No Time to Lose

“No Time to Lose” was the title of this past weekend’s teachings by Pema Chodron. It is a talk based on a portion of her book No Time to Lose which contemplates The Way of the Bodhisattva by Shantideva. The chapter she dealt with was called Patience, which is an argument against anger. I got a lot out of the weekend, and found it personally rewarding. I also found that some of the teachings I got from it were front and center in my mind, and I was working to meditate and practice despite irritants.

The chapter that we were lead through was called Patience, and really, was an argument against anger and hatred. The schedule of the event were from 7-10 on Friday, 9-12:15 and 2-5:30 on Saturday, and 2-12:30 on Sunday. Before Ani Pema’s 2 hour long talks, there was a lesson in meditation by Karl Brunnholzl, and then some gentle stretching with local yoga teachers. Additionally, there was a request after the first night for silence to be kept in the theatre space, and “functional talking” only in the halls outside the theatre.

I found that I experienced what is called “bourgeois suffering,” that is, suffering that has nothing to do with actual suffering. During the weekend, I had the opportunity to reflect and learn how some things irritate me, and what those moments can teach me.

That being said, I’m still bewildered and a bit annoyed by a few things! For further contemplation, here’s the list. The first thing is the people who came in late, and left early. Some people seemed only interested in seeing Pema Chodron speak, but not interested in the other parts of the program, which I felt were opportunities to practice what she was teaching. They would come into the theatre late, and as soon as Pema was finished with her talk, they would get up, ignoring any announcements (or at the end, gratitude for the people who helped put on the event.) Then there was the people who would talk in the theatre, and chit-chat in the halls outside, ignoring the request for silence and functional speech.

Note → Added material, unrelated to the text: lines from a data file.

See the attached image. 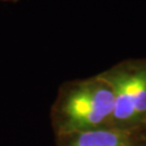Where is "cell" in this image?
<instances>
[{"label": "cell", "mask_w": 146, "mask_h": 146, "mask_svg": "<svg viewBox=\"0 0 146 146\" xmlns=\"http://www.w3.org/2000/svg\"><path fill=\"white\" fill-rule=\"evenodd\" d=\"M114 95L99 75L63 84L52 110L58 136L110 128Z\"/></svg>", "instance_id": "cell-1"}, {"label": "cell", "mask_w": 146, "mask_h": 146, "mask_svg": "<svg viewBox=\"0 0 146 146\" xmlns=\"http://www.w3.org/2000/svg\"><path fill=\"white\" fill-rule=\"evenodd\" d=\"M114 95L110 128L139 134L146 127V58H130L99 74Z\"/></svg>", "instance_id": "cell-2"}, {"label": "cell", "mask_w": 146, "mask_h": 146, "mask_svg": "<svg viewBox=\"0 0 146 146\" xmlns=\"http://www.w3.org/2000/svg\"><path fill=\"white\" fill-rule=\"evenodd\" d=\"M60 146H141L139 134L114 128L72 133L58 136Z\"/></svg>", "instance_id": "cell-3"}, {"label": "cell", "mask_w": 146, "mask_h": 146, "mask_svg": "<svg viewBox=\"0 0 146 146\" xmlns=\"http://www.w3.org/2000/svg\"><path fill=\"white\" fill-rule=\"evenodd\" d=\"M0 1H8V2H17L19 0H0Z\"/></svg>", "instance_id": "cell-4"}, {"label": "cell", "mask_w": 146, "mask_h": 146, "mask_svg": "<svg viewBox=\"0 0 146 146\" xmlns=\"http://www.w3.org/2000/svg\"><path fill=\"white\" fill-rule=\"evenodd\" d=\"M144 132H146V127H145V129H144Z\"/></svg>", "instance_id": "cell-5"}]
</instances>
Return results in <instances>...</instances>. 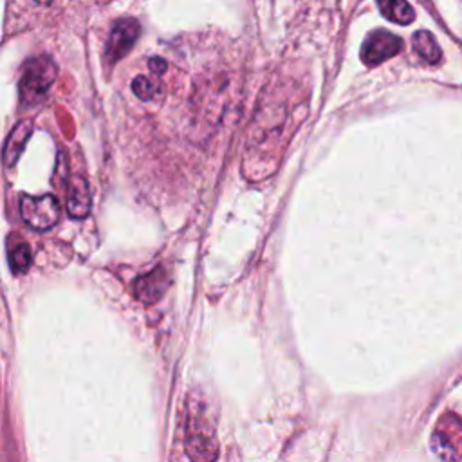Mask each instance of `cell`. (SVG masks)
Returning a JSON list of instances; mask_svg holds the SVG:
<instances>
[{
  "mask_svg": "<svg viewBox=\"0 0 462 462\" xmlns=\"http://www.w3.org/2000/svg\"><path fill=\"white\" fill-rule=\"evenodd\" d=\"M56 76H58V67L49 56H36L29 60L23 67V72L18 83L20 101L25 106L38 105L49 92Z\"/></svg>",
  "mask_w": 462,
  "mask_h": 462,
  "instance_id": "obj_1",
  "label": "cell"
},
{
  "mask_svg": "<svg viewBox=\"0 0 462 462\" xmlns=\"http://www.w3.org/2000/svg\"><path fill=\"white\" fill-rule=\"evenodd\" d=\"M431 449L444 462L462 460V419L457 413L446 411L437 420L431 433Z\"/></svg>",
  "mask_w": 462,
  "mask_h": 462,
  "instance_id": "obj_2",
  "label": "cell"
},
{
  "mask_svg": "<svg viewBox=\"0 0 462 462\" xmlns=\"http://www.w3.org/2000/svg\"><path fill=\"white\" fill-rule=\"evenodd\" d=\"M186 455L191 462H215L218 457V442L211 424L200 417L193 415L188 430H186V442H184Z\"/></svg>",
  "mask_w": 462,
  "mask_h": 462,
  "instance_id": "obj_3",
  "label": "cell"
},
{
  "mask_svg": "<svg viewBox=\"0 0 462 462\" xmlns=\"http://www.w3.org/2000/svg\"><path fill=\"white\" fill-rule=\"evenodd\" d=\"M20 215L23 222L29 224L32 229L47 231L60 218V204L54 195H25L20 202Z\"/></svg>",
  "mask_w": 462,
  "mask_h": 462,
  "instance_id": "obj_4",
  "label": "cell"
},
{
  "mask_svg": "<svg viewBox=\"0 0 462 462\" xmlns=\"http://www.w3.org/2000/svg\"><path fill=\"white\" fill-rule=\"evenodd\" d=\"M139 32H141V25L135 18H130V16L119 18L110 31L106 49H105V58L110 63L119 61L134 47L135 40L139 38Z\"/></svg>",
  "mask_w": 462,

When I drive past my own annoyance (which I know is like a child, stamping feet, knowing how to do what is right, but getting angry because other people aren’t minding the rules, and why should I, etc.?!) I realize that for some people, being present for the full weekend was hard, and for the talkers, being silent was incredibly hard. What I initially dismiss is the challenge to them – that maybe they WERE trying to be there as long as they could or WERE trying to observe silence and functional speech only. Truly, these people were in the minority – and out of 1200 people, these were the few who found it most difficult to participate fully in the program (designed by Pema Chodron, even if not led by her).

My “bourgeois suffering” gave me a great opportunity to see where I still need to do some work. I’ve had a rough couple months, and have had rough times in the past. This weekend called into focus my attachment to outcomes and rule-following. I like following reasonable rules, especially when I can see that the outcome makes following the rules worth it. Likewise, in my jobs, I’ve always tried to follow the rules, doing things exactly – or better – than expected, and all for the goal of excellent customer service, organization, wellness, community safety, personal growth in another, etc. I’ve ended up exhausted in every vocation that I’ve tried (and now find myself a bit exhausted in volunteer work!) because of my frustration that the outcomes I’ve worked so hard for, are not being achieved the way I hoped.

I found the weekend event to be a rich opportunity to learn and practice mindfulness. To watch how my mind works, and be aware of the twist and turns. I have work to do, but I also got to acknowledge that I’ve come a long way since February. Part of the reason I’ve been able to has been because of what I’ve learned from meditation, from experiencing and watching my emotions without judging, staying in the moment, and letting the moment pass instead of wrestling it to the ground.